- Alternative names: Sujani
- Description: Sujani embroidery tradition of Muzaffarpur District of Bihar
- Type: Textile art
- Area: Muzaffarpur District
- Country: India
- Registered: 21 September 2006
- Material: A traditional textile fabric of the simplest stitches, with any fabrics and also old pieces of cloth

= Sujini embroidery =

Embroidery tradition of Bihar, India and registered geographic indication

The Sujini embroidery or Sujani embroidery is a textile-based expressive art product, protected under the GI registration act. It is usually a quilt or bedspread, which was earlier made from old clothes, but is now generally made from readily available fabric, with embroidery done using the simplest stitches, with motifs narrating stories. It is exclusively made by women in 15 villages of Bhusra in the Gaighat block of Muzaffarpur and a few villages of Madhubani in the Indian state of Bihar.

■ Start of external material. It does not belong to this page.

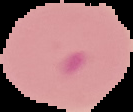

preparation: thin blood smear
image_size: 133×112 pixels
image_type: cell region segmented out of the field of view; surrounding area masked to black
result: malaria parasites detected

The Sujani embroidery work of Bihar is protected under the Geographical Indications of Goods (Registration & Protection) Act (GI Act) 1999 of the Government of India. It was registered by the Controller General of Patents Designs and Trademarks under the title "Sujani Embroidery Work of Bihar" and recorded under GI Application number 74, Class 26 as a textile item. The GI tag was approved on 21 September 2006.

==Location==
Bhusra, the village where the craft work originated, is 100 km away from where the art of Mithila painting started. It was done in the olden days and even now by rural women of Muzaffarpur district of north Bihar.

==History==
The earliest known traditional practice of making the embroidered Sujani quilt is traced to the 18th century. Its basic purpose was to give a soft cover to the newly born babies immediately after birth. It was then made with pieces of cloth in different colors derived from used saris and dhotis by sewing them together, adopting a simple running stitch. This process involved the use of three or four patches of old saris or dhotis, fitted one over the other and then quilting them together using the thread that was also drawn from the discarded garments. Motifs expressing the desire of the mother for her newborn child were sewn on the quilt, generally done with a chain stitch in dark color.

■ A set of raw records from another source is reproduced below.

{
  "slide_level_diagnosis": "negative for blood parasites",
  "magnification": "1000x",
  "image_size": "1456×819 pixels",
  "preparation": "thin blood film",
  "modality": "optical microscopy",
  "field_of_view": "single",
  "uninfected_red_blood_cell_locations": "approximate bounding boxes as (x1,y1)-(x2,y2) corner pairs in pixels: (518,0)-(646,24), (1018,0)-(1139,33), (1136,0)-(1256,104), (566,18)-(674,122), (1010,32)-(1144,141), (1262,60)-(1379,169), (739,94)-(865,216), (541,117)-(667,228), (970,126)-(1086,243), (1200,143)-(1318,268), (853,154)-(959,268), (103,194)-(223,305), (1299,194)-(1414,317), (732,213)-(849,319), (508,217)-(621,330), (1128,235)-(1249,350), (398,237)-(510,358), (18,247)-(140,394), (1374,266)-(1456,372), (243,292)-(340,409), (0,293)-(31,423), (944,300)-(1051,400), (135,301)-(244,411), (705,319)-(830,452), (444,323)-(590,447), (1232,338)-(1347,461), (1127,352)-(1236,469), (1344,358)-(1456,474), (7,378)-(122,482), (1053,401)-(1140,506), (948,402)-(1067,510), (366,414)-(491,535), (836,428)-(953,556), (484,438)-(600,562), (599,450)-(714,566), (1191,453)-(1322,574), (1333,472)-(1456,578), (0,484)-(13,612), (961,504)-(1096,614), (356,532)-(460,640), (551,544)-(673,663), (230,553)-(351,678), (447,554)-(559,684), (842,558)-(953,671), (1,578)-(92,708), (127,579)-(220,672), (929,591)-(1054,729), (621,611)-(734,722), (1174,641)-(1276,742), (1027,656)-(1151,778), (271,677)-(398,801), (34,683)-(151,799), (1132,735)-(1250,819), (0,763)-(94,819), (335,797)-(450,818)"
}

The Sujani technique is based on two ancient beliefs. In one ritualistic tradition, it represented the presence of a deity known as "Chitiriya Ma, the Lady of the Tatters". It symbolized the concept of unifying together incongruous elements holistically into a unified whole. The second objective was to make a soft coverlet to wrap the newly born child as if the child was in the soft hug of its mother.

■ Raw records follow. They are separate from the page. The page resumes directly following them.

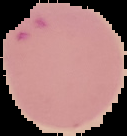

Summary:
  - Preparation: thin blood smear
  - Malaria status: parasitized
  - Image size: 127×136 pixels
  - Image type: segmented cell region on a black backgroundState which parasite is depicted.
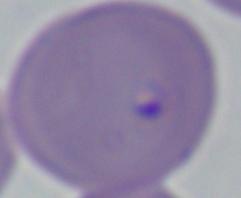

Babesia.

Summary:
  - Magnification: 1000x
  - Modality: micrograph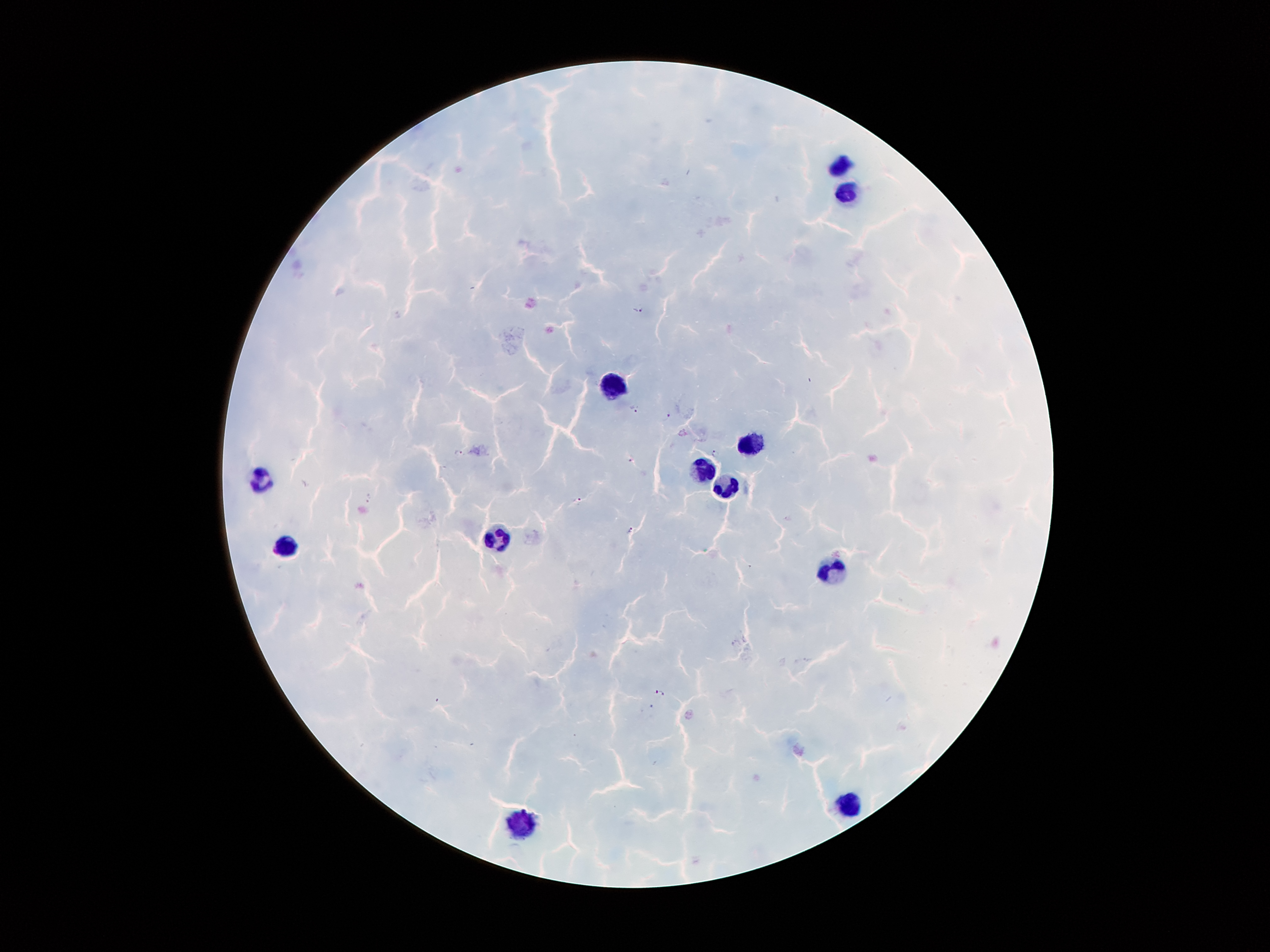

Approximate centers as [x, y] in pixels. Leukocyte locations: [842, 165], [845, 196], [611, 388], [751, 438], [701, 470], [260, 479], [726, 488], [498, 538], [286, 548], [833, 567], [850, 805], [523, 824]. Malaria parasite locations: [639, 309], [634, 409], [668, 414], [458, 452], [713, 452], [631, 460], [369, 497], [578, 501], [629, 529], [659, 692]. 100x magnification. Smartphone photograph taken through the microscope eyepiece. Image is 1270×952 pixels. One field from this slide. Thick blood smear. Giemsa-stained preparation. Patient malaria status: positive for Plasmodium falciparum.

The word Sujani is a compound word of ‘su’ meaning "easy and facilitating" and ‘jani’ meaning "birth".

The motifs sewn on the quilt represented sun and cloud, indicative of life-giving forces, fertility symbols, sacred animals, and mythical animals to protect against evil forces, and to attract blessings from the gods. Use of different shades of threads symbolized life's forces such as red, symbolic of blood and yellow denoting the sun.

The above pattern of making the Sujani product had almost become extinct till it was revived in 1988 at the initiative of Nirmal Devi of the Mahila Vikas Sahyog Samiti (MVSS), an autonomous society, located in the village of Bhusra near Muzaffarpur. Now, there are about 600 women of 22 villages around Bhusra who actively pursue this craft work.

==Product details==
The quilt that is made with this embroidery work represents the feelings of agony and ambitions of women in a man's world. She is making the craft work in the form of specific motifs embroidered on both sides of the product. On one face of the fabric the motifs express the women's anguish to the form of the violent behavior of drunk men towards his wife, act of giving dowry seeking a groom during the marriage, village men gathered at a village meeting place, and women covered with a veil. The other face of the product depicts a woman's ambition of earning a living by selling her product in a marketplace or a woman lecturing in an assembly of people, a woman holding court and showing her prowess.

The materials used in making this product now are expensive pieces of cotton such as "Salita" or a cheaper variety of white or coloured marking, Tussar silk, casement cloth, and embroidery threads such as moon thread or rangoli or anchor thread. The motifs are designed by the women sewing the quilt, usually of their choice. The embroidery is done as a fine running stitch with the thread of the same colour as the background cloth. For the main outline of the proposed pattern, chain stitch using black, brown and red thread is used.

The products made now are as quilts or bed sheets. They have designs of rural scenes, episodes of Hindu epics, current social themes such as
female infanticide, violence during elections, women's education, and domestic abuse. Also, notable designs seen are of health aspects, about the environment and expression of women's rights.